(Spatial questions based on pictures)

— Begin —

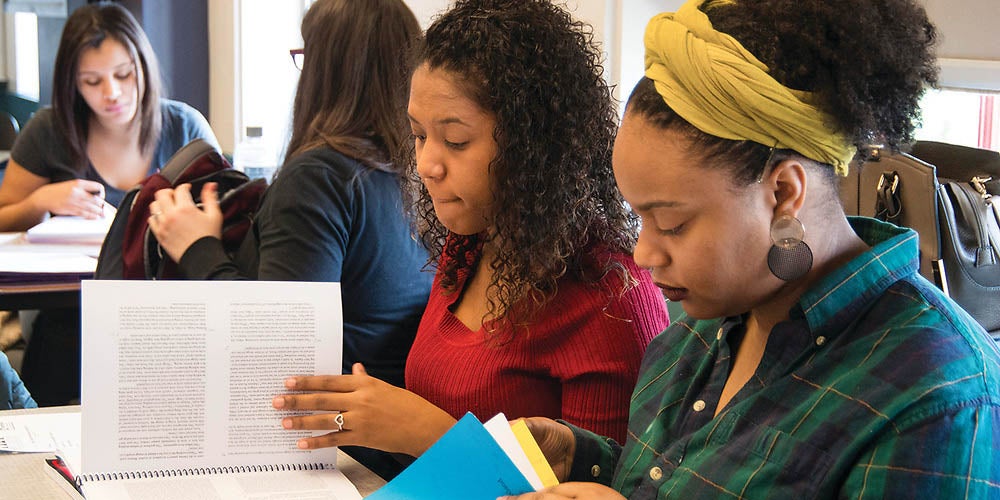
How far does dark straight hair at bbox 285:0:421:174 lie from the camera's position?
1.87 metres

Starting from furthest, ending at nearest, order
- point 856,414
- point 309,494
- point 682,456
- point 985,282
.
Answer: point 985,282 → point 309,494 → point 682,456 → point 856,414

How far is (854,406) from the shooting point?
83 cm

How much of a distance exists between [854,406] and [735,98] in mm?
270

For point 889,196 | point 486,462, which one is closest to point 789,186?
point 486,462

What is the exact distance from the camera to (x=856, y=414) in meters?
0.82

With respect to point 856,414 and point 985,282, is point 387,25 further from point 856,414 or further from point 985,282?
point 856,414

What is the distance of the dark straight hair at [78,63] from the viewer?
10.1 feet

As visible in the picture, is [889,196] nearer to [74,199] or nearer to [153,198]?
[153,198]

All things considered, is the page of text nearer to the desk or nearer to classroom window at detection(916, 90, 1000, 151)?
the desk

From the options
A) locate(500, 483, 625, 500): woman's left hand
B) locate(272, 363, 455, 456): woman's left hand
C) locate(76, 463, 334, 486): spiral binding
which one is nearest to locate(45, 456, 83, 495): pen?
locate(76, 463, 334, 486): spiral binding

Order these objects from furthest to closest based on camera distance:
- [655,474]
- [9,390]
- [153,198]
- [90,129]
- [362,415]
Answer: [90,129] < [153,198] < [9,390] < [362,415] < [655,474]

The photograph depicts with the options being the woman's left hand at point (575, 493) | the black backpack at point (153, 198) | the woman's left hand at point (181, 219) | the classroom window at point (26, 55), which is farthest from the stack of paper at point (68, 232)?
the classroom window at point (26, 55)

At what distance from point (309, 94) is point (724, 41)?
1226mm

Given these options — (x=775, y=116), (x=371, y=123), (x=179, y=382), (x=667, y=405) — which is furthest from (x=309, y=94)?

— End —
— Begin —

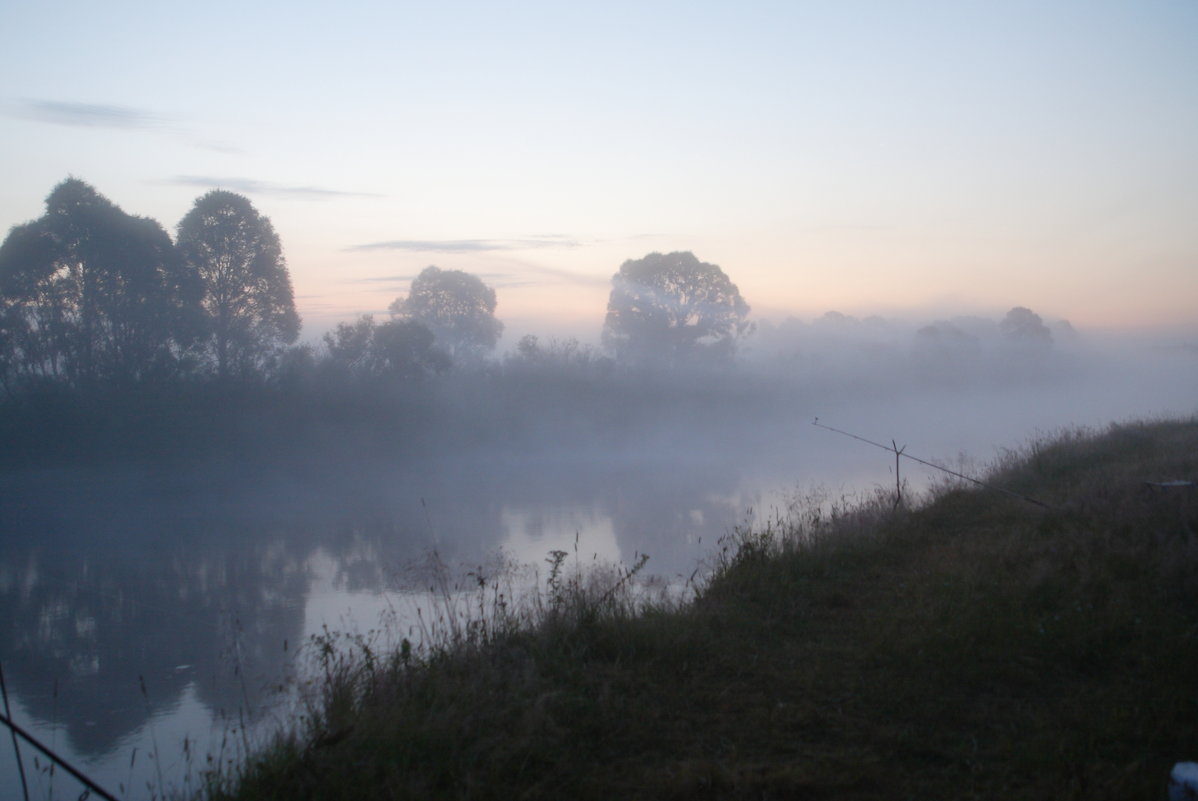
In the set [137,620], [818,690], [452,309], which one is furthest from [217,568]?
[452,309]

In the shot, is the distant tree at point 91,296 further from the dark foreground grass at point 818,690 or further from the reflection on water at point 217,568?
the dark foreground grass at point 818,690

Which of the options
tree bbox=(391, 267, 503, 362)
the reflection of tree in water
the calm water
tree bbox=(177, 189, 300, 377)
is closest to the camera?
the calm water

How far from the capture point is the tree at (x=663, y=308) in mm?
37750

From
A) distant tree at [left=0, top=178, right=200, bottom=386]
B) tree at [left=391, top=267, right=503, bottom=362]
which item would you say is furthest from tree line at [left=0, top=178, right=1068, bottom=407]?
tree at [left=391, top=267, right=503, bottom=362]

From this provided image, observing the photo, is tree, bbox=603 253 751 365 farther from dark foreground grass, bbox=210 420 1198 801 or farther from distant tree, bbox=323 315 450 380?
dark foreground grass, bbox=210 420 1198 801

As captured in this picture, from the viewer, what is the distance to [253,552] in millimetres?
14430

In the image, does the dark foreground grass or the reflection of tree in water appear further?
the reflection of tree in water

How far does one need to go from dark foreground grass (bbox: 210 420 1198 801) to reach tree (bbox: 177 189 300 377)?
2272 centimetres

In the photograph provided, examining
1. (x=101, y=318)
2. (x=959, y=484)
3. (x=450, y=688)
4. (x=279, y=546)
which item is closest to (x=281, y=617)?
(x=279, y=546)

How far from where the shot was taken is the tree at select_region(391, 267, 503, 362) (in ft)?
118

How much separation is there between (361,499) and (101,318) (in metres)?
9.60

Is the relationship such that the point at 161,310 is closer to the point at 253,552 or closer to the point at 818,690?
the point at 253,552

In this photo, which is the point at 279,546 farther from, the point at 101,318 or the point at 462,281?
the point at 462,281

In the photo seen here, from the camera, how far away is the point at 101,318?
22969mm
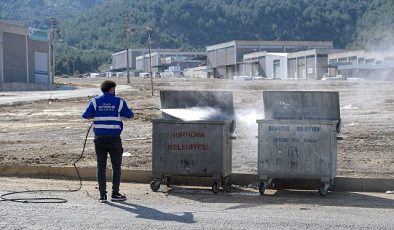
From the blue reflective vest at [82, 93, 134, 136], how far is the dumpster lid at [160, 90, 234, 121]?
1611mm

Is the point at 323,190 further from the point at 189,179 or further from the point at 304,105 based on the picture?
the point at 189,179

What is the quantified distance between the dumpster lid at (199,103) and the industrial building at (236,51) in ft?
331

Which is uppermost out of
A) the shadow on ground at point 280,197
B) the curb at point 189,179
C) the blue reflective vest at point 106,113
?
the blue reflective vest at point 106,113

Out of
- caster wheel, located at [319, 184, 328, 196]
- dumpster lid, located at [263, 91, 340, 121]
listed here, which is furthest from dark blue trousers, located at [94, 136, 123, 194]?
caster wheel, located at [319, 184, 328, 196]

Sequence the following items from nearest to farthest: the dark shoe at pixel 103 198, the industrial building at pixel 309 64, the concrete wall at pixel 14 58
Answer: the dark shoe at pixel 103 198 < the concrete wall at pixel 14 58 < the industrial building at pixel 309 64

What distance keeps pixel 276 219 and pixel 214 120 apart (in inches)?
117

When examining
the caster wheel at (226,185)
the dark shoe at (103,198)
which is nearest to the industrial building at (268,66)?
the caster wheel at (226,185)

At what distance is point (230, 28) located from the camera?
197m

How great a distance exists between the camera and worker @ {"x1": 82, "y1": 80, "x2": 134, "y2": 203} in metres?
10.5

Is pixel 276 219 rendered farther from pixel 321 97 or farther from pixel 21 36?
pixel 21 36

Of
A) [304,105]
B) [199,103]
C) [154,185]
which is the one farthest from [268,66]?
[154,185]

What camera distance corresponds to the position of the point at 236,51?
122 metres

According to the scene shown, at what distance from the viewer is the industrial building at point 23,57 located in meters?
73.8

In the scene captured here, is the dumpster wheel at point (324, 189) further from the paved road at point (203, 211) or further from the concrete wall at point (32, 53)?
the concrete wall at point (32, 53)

— End —

OBJECTIVE — Copy out the lines starting at the one containing "How far does dark" and ending at the one containing "1.87 metres", including both.

RESPONSE —
How far does dark straight hair at bbox 285:0:421:174 lie from the camera's position?
1.87 metres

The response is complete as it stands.